EXERCISE =
Scan the material below and copy every line holding the word "subtitles".

RECORDS TO PROCESS =
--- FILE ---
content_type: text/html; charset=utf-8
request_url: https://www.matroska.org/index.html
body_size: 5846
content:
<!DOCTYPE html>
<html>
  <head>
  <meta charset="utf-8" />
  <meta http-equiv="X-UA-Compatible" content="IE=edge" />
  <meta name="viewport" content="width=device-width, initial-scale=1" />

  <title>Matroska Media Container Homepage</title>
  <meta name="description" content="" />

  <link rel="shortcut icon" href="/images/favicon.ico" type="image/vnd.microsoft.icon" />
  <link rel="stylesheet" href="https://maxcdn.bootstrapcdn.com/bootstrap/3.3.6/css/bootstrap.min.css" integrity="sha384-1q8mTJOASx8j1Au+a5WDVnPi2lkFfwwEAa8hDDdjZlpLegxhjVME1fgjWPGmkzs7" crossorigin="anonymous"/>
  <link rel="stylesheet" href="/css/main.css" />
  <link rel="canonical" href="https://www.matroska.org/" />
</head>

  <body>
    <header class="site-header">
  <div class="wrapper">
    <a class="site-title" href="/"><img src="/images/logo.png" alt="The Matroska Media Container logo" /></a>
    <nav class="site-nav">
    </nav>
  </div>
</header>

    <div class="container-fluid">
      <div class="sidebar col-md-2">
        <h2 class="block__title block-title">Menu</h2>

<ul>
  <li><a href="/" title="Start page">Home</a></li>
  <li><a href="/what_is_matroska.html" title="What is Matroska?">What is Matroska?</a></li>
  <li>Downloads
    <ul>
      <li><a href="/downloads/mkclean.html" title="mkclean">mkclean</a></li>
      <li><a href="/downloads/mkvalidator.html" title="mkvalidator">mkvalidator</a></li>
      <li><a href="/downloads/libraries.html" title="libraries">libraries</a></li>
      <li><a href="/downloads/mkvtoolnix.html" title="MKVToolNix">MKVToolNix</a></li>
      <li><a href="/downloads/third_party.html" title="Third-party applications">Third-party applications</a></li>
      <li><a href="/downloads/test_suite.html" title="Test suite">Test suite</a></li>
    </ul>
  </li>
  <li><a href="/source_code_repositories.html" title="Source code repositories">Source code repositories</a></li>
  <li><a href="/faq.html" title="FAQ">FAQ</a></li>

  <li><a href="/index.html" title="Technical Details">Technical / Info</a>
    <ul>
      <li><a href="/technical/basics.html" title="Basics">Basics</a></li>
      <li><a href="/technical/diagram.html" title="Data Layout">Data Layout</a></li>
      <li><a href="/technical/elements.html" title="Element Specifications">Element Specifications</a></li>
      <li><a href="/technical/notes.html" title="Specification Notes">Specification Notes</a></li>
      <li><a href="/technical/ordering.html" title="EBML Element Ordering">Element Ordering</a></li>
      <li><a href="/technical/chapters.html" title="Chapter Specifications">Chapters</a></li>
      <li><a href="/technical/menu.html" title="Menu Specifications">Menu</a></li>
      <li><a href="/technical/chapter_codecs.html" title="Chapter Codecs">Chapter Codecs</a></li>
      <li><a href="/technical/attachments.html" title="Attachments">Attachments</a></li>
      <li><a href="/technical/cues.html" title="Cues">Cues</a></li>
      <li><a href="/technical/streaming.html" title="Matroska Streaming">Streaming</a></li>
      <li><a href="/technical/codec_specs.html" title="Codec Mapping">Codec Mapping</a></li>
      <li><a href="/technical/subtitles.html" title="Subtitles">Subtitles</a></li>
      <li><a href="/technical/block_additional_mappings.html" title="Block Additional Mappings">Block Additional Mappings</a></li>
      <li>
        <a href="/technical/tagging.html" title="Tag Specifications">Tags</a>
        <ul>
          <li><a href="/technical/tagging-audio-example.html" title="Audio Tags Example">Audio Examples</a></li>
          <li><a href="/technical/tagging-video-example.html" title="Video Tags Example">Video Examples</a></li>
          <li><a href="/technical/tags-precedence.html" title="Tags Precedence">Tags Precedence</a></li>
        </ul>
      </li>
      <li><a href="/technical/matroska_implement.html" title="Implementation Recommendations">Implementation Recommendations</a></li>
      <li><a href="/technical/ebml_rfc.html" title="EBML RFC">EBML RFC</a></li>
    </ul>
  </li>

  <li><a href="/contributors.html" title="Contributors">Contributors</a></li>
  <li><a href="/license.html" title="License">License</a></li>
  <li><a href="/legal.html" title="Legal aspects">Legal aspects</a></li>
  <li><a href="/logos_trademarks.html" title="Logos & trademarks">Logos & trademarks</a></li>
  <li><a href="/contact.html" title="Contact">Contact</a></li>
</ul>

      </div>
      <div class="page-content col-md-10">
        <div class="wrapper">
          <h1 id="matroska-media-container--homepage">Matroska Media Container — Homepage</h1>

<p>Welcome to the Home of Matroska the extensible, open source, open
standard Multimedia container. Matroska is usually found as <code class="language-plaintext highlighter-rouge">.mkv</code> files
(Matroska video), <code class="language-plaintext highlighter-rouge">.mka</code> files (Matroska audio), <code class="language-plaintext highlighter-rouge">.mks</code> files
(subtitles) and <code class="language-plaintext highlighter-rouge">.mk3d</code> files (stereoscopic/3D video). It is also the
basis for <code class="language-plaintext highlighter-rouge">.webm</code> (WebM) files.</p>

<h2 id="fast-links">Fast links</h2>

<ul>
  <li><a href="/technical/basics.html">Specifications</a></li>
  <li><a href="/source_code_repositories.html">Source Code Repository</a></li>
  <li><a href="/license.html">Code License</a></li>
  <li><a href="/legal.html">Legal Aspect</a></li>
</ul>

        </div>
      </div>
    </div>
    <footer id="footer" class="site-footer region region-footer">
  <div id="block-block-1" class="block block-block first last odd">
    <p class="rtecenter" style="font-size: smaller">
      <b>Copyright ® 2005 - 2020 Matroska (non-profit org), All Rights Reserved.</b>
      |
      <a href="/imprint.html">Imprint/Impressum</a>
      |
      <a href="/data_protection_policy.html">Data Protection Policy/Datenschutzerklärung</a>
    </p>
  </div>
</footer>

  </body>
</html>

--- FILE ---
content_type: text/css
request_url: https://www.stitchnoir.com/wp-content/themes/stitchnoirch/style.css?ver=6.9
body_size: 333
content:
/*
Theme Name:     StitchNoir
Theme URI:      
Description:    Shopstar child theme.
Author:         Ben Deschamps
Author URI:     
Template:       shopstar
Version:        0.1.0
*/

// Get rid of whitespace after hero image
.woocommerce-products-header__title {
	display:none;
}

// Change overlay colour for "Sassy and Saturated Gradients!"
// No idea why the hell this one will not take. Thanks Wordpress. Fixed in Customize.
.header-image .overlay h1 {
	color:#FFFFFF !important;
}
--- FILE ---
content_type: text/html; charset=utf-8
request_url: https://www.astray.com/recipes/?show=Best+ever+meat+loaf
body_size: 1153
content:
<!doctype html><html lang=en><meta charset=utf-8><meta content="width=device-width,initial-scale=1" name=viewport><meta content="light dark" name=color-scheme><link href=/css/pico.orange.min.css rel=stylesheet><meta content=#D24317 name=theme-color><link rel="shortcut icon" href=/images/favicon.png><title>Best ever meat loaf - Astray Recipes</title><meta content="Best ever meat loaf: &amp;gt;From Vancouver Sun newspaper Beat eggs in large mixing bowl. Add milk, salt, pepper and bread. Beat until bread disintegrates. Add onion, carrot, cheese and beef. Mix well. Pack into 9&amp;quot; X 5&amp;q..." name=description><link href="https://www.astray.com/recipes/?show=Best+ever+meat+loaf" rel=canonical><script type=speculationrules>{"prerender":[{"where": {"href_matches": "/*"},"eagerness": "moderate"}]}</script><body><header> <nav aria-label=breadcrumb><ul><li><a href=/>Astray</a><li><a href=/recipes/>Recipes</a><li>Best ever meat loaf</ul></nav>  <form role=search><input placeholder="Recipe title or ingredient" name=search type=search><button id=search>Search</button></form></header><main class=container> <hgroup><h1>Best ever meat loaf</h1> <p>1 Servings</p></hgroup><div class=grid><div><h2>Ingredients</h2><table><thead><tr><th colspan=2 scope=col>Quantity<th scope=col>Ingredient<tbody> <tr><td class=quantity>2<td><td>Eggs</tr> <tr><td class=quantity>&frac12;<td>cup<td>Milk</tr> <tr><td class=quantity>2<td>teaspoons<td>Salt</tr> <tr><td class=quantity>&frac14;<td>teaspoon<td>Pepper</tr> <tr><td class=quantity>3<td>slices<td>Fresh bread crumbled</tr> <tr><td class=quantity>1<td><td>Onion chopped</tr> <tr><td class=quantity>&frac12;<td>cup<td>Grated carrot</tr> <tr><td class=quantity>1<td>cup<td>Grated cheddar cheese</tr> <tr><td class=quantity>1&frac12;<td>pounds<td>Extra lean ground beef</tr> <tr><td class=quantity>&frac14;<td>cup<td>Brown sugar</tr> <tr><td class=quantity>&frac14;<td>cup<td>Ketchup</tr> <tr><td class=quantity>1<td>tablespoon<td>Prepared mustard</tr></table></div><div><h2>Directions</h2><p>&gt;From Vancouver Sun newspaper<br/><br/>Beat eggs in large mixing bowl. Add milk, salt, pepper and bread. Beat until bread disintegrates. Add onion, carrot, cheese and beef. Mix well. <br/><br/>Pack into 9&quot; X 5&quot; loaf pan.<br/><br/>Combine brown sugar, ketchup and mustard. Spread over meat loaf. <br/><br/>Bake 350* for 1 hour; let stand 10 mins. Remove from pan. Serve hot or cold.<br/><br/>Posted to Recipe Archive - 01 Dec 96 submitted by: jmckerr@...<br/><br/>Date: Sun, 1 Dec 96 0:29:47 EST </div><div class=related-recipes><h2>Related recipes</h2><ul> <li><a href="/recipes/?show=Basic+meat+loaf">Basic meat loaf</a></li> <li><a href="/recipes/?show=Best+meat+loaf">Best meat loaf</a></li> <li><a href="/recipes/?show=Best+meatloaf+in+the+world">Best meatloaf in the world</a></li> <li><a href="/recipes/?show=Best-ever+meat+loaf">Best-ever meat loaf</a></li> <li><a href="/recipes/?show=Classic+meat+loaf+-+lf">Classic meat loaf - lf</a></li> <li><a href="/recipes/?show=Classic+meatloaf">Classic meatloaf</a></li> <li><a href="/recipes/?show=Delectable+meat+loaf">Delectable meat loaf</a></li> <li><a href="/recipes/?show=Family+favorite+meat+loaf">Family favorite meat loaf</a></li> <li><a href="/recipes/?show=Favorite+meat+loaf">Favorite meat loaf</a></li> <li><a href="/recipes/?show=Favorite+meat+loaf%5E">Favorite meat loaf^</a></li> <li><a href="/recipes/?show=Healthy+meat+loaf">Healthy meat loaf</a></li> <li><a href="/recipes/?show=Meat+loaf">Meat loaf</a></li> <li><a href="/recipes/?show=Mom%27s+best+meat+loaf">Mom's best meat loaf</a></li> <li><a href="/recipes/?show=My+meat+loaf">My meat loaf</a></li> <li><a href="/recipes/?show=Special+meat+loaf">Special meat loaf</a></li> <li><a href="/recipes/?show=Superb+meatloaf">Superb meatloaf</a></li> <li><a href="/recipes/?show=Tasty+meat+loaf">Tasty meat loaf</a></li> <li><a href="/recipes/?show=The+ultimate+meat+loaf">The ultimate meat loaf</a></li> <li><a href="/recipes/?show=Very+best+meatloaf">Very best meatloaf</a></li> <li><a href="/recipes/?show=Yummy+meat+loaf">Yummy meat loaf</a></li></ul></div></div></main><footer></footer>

PROBLEM SOLUTION =
      <li><a href="/technical/subtitles.html" title="Subtitles">Subtitles</a></li>
(subtitles) and <code class="language-plaintext highlighter-rouge">.mk3d</code> files (stereoscopic/3D video). It is also the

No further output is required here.